Data below =>
■ ■ ■ ■

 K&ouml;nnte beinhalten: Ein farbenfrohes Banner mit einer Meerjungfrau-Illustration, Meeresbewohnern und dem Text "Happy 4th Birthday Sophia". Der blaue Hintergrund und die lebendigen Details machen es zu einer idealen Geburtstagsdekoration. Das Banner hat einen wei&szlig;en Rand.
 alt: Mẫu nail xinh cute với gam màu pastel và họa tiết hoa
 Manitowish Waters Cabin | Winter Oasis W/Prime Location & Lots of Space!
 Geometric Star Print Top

■ ■ ■ ■

Task statement => Return nothing but the lines from the start of the listing above through the line containing "alt: Mẫu nail", exactly as given.

Task solution =>
 K&ouml;nnte beinhalten: Ein farbenfrohes Banner mit einer Meerjungfrau-Illustration, Meeresbewohnern und dem Text "Happy 4th Birthday Sophia". Der blaue Hintergrund und die lebendigen Details machen es zu einer idealen Geburtstagsdekoration. Das Banner hat einen wei&szlig;en Rand.
 alt: Mẫu nail xinh cute với gam màu pastel và họa tiết hoa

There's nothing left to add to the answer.